### DOCUMENT
====
N.Y. restaurants the reviewers don't mention

New York City is overwhelming when it comes to eating out. With nearly 16,000 places to choose from, it would take over 20 years at the rate of two a day to sample them all.

The challenge is in seeking out the non-tourist places, the better, more reasonably priced restaurants among the thousands of mediocre or overpriced ones.

These are often neighborhood places - the kind you don't read about in the restaurant review columns where the famous and beautiful people go to be seen and written about.

You hear about them from other people - a little Greek or Korean restaurant in the theater district, not overpriced like most in that area; a colorful Italian restaurant where pasta is made on the premises; or one of the Indian or Thai restaurants where the curries are authentic and the prices moderate.

Greenwich Village has a number of excellent and affordable restaurants, and the area still has a certain mystique, with its charming old houses and narrow streets. It also has a pleasant, safe, neighborhood kind of atmosphere.

Here are all kinds of ethnic restaurants - Greek, Brazilian, Mexican, Middle Eastern - as well as vegetarian, hamburger, pizza, and quiche.

Good Chinese food is often synonymous with good value, and one of the best is the Szechuan Cottage, 53 Christopher Street (212-807-6700). Chef M. T. Yu was formerly at the Grand Hotel in Taipei, and he also cooked for Mme. Chiang Kai-shek when she lived on Long Island. His Hunan and Szechuan dishes are excellent.

The luncheon special is $2.95; dinner for two is about $16 and includes cold hors d'oeuvre, a fresh quartered orange, tea, and entree. There's free delivery by bicycle with a minimum order of $5.

It would be difficult to find a small French restaurant as pleasant as the Cafe de la Gare at 143 Perry Street (212-242-3553). Family-style French dishes include cassoulet, blanquette, and le pot au feu. The menu is small with four appetizers, four entrees, and four desserts. Prices are from $9.50 to $13.50, with a prix fixe menu at $14.50. Closed Monday.

Claire, at 156 Seventh Avenue and 20th Street (212-255-1955), has decor by the award-winning set designer Robin Wagner (''Chorus Line,'' ''Hair''), and has become known quickly for superb seafood. Marvin Page and his wife, Claire, also have a restaurant in Key West and, not incidentally, a terrific key lime pie here.
====
### DATA PROVIDED

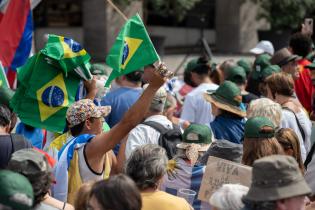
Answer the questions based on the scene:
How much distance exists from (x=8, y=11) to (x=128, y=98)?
5.87 feet

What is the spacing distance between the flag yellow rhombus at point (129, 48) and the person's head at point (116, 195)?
237cm

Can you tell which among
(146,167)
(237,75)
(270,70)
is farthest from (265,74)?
(146,167)

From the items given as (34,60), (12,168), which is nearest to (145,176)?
(12,168)

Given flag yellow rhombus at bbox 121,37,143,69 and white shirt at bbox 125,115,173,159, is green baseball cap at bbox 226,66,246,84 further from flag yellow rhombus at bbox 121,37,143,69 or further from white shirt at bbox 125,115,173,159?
flag yellow rhombus at bbox 121,37,143,69

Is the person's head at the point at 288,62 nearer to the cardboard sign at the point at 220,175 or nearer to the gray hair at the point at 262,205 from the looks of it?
the cardboard sign at the point at 220,175

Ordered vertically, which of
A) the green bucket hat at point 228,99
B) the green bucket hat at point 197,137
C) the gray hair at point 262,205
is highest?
the gray hair at point 262,205

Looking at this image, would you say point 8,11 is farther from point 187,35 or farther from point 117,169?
point 187,35

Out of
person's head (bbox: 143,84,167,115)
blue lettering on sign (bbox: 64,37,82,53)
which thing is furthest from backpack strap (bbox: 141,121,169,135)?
blue lettering on sign (bbox: 64,37,82,53)

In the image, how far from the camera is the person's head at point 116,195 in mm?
3518

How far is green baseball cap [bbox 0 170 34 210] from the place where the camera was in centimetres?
328

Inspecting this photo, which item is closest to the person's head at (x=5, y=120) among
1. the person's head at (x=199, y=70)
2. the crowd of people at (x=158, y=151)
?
the crowd of people at (x=158, y=151)

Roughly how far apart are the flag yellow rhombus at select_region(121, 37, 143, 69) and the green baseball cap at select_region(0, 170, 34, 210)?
2.65 metres

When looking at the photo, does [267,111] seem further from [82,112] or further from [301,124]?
[82,112]

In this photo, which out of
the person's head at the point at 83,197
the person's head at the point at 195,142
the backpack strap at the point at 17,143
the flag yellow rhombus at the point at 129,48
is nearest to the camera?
the person's head at the point at 83,197
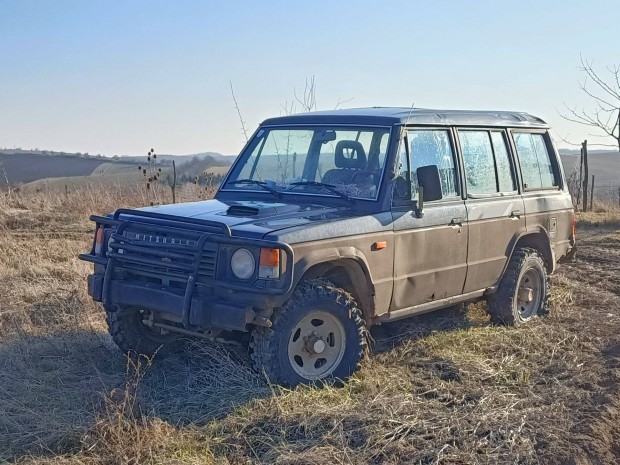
====
### REQUIRED WORK
(A) Using the article on New York restaurants, answer each question:
(i) About how many places to eat does New York City have?
(ii) Where did Chef M. T. Yu work before the Szechuan Cottage?
(iii) On which day is the Cafe de la Gare closed?
(B) Summarize the article on New York restaurants in two sentences.
(C) Carry on the article on New York restaurants, picking up after its last sentence.
The records are separate from the article and stand on their own.

### ANSWERS BY TASK
(A)
(i) Nearly 16,000.
(ii) At the Grand Hotel in Taipei.
(iii) Monday.

(B) New York City has nearly 16,000 places to eat, and the challenge is finding the better, reasonably priced neighborhood restaurants that the review columns don't cover. The article points to Greenwich Village for excellent, affordable food and describes the Szechuan Cottage, the Cafe de la Gare and Claire, giving their addresses, dishes and prices.

(C)
They serve a Bahamian-style conch chowder and other unusual fish such as monk fish, black tip shark cutlets, sturgeon, fresh salmon and trout, all very, very fresh. Lunch starts at $4.95; dinner $8.95 to $12.95, with steak at $15.

Ye Waverly Inn, at 16 Bank Street corner of Waverly Place (212-929-4377), is a charming early American tavern (without the ale). It's been here since 1920 with simple, homespun dishes such as chicken pot pie, barbecued ribs, pot roast, roast lamb, and excellent homemade rolls, fruit cobblers, and sundaes. Lunch is under $10; dinner from $6.95 to $15 a la carte.

Cafe da Alfredo, 17 Perry Street, is really a small Italian bistro in a charming town house in Greenwich Village and has probably the best Italian food for the price in the city. It attracts a young crowd with good pasta alla carbonera, entrees at $10 to $15.

In the theater district, among the many Brazilian restaurants is Cabana Carioca, 123 West 45th Street (212-581-8088), a lively, often crowded restaurant that serves authentic Brazilian dishes at moderate prices. Specialties are salt codfish

bacalau, chicken with okra, flan for dessert. Prices from $4 to $12.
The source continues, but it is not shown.